Friday 2 November 2012

Night Train to Phoenix (2011)

Director: Travis Mills
Stars: Abraham Anene Ntonya and Carly Simone Fischer

Is it a new month already? Then it's time for another Travis Mills movie and November's is a noir-infused piece of poetry called Night Train to Phoenix that has an interesting history. First inspired by the title of an old Polish film called simply Night Train, then the movie itself, Mills discovered a whole world of night trains out there in culture, often tied to places because it's never the train that's important, it's the travellers, their destinations and their reasons. All trains go somewhere, just like all stories. To a creative mind, a train is possibility and a night train is dark possibility. Mills felt drawn to write about his own night train, to stake out his own little corner of this world, the only catch being that here in Phoenix we don't have one, we just have the light rail. But hey, that's what poetic license is for, right? So for a brief five minutes, Phoenix has its own night train and a brief glimpse into its own stories.

It's an interesting piece of two halves. The first has an unnamed black man, played by Abraham Anene Ntonya, ride the light rail, I mean the night train to Phoenix, and tell us why he's there. It's poetic, partly because of his soft and hypnotic voice, partly through Mills's blank verse and partly because it talks about a mysterious woman, one that spoke to him without words and led him to places he really didn't need to go. Perhaps it's always about a mysterious woman. Certainly the poem I wrote on a train, Seat 35 on the 18.02, was about one, given that she slept while I wrote and never knew I was there and I knew nothing about her other than what I saw. Perhaps that's also why this short took on noir tones, as mysterious women easily turn into femmes fatale. This femme fatale is free of both name and voice, as she never speaks, but she's played well by Carly Simone Fischer, who returned for a small role in Mills's first feature, The Big Something.

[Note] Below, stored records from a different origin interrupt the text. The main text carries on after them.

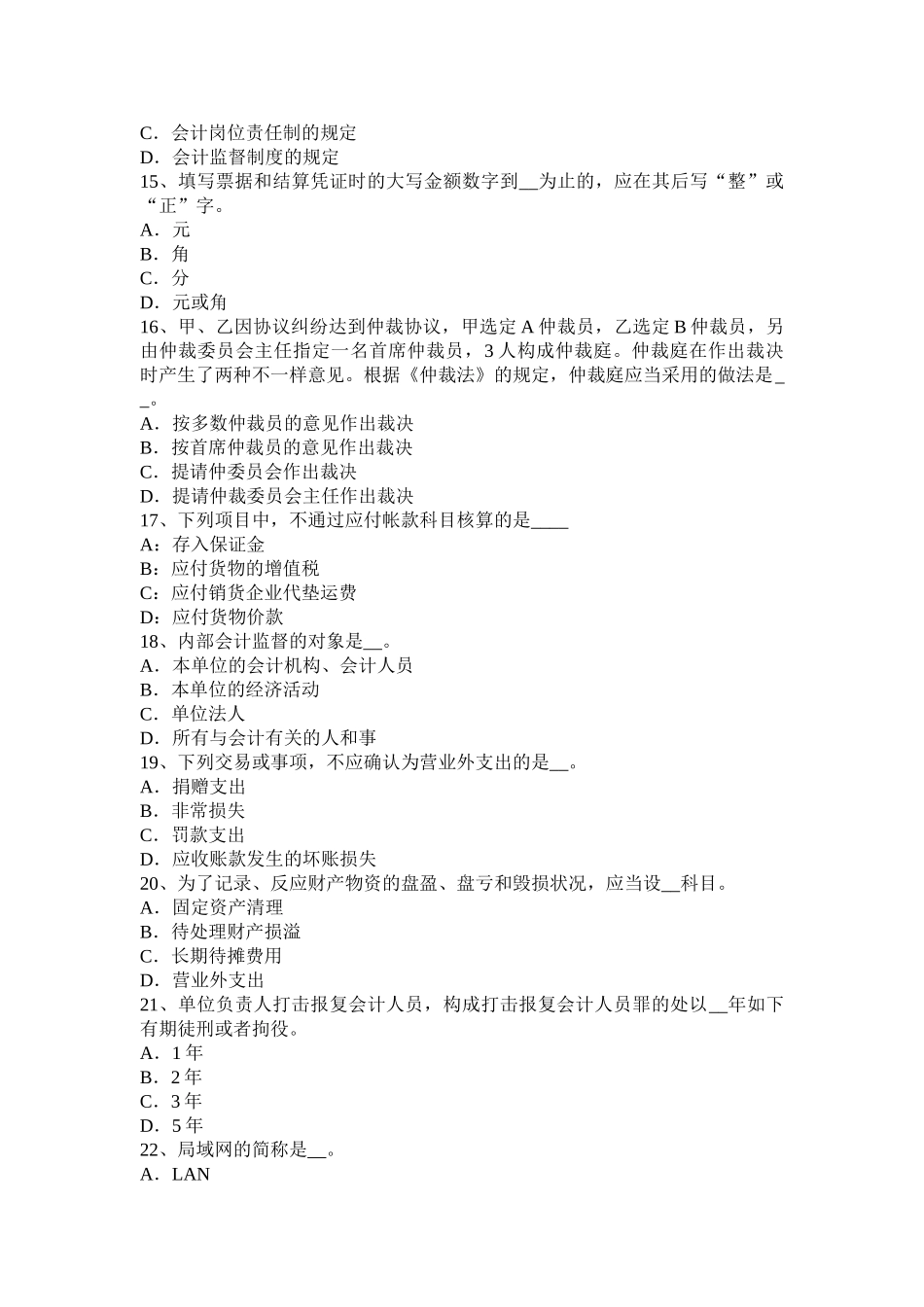 C．会计岗位责任制的规定
D．会计监督制度的规定
15、填写票据和结算凭证时的大写金额数字到__为止的，应在其后写“整”或“正”字。
A．元
B．角
C．分
D．元或角
16、甲、乙因协议纠纷达到仲裁协议，甲选定 A 仲裁员，乙选定 B 仲裁员，另由仲裁委员会主任指定一名首席仲裁员，3 人构成仲裁庭。仲裁庭在作出裁决时产生了两种不一样意见。根据《仲裁法》的规定，仲裁庭应当采用的做法是__。
A．按多数仲裁员的意见作出裁决
B．按首席仲裁员的意见作出裁决
C．提请仲委员会作出裁决
D．提请仲裁委员会主任作出裁决
17、下列项目中，不通过应付帐款科目核算的是____
A：存入保证金
B：应付货物的增值税
C：应付销货企业代垫运费
D：应付货物价款
18、内部会计监督的对象是__。
A．本单位的会计机构、会计人员
B．本单位的经济活动
C．单位法人
D．所有与会计有关的人和事
19、下列交易或事项，不应确认为营业外支出的是__。
A．捐赠支出
B．非常损失
C．罚款支出
D．应收账款发生的坏账损失
20、为了记录、反应财产物资的盘盈、盘亏和毁损状况，应当设__科目。
A．固定资产清理
B．待处理财产损溢
C．长期待摊费用
D．营业外支出
21、单位负责人打击报复会计人员，构成打击报复会计人员罪的处以__年如下有期徒刑或者拘役。
A．1 年
B．2 年
C．3 年
D．5 年
22、局域网的简称是__。
A．LAN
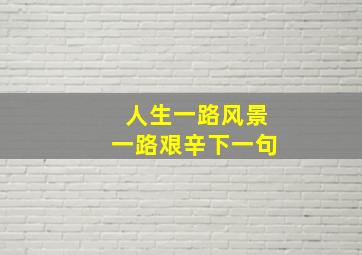 人生一路风景
一路艰辛下一句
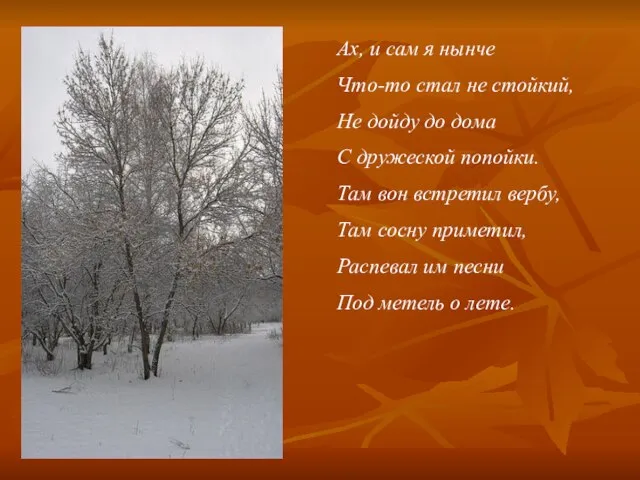 Ах, и сам я нынче
Что-то стал не стойкий,
Не дойду до дома
С дружеской попойки.
Там вон встретил вербу,
Там сосну приметил,
Распевал им песни
Под метель о лете.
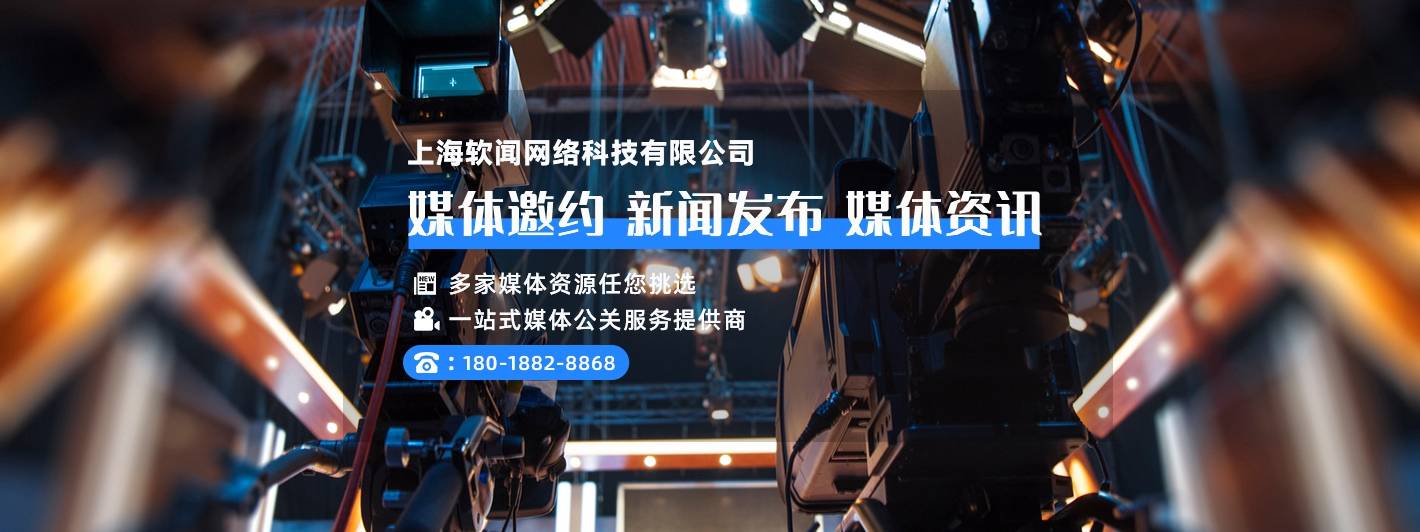 上海软闻网络科技有限公司

媒体邀约 新闻发布 媒体资讯

NEW 多家媒体资源任您挑选

一站式媒体公关服务提供商

：180-1882-8868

Halfway through, almost exactly, Ntonya's voice stops as the woman he rides the night train to find once more gets on. As if released from a spell, we follow him follow her as Brandon Reader's music kicks in and we wonder if it's all going to progress the way we think. It did for me, which suggests that Ntonya did exactly what he needed to with his voice, not merely telling a story but infusing it with the emotional cues to tell us what he may not even know he wants. I'm surprised that this is his only credit, as he does solid work here at a very free level, with only narration and body language, no dialogue. I have nothing against Fischer, who is suitably enticing, but this is Ntonya's film. Technically, it's amazingly loose, serving only to support him and his journey, Very few shots seem planned, though the footage feels capably edited. It's dreamlike, soothing and inexorable, deceptively simple but with cryptic meaning, like a vampire story without teeth.

Night Train to Phoenix is available to view for free on both Vimeo and YouTube.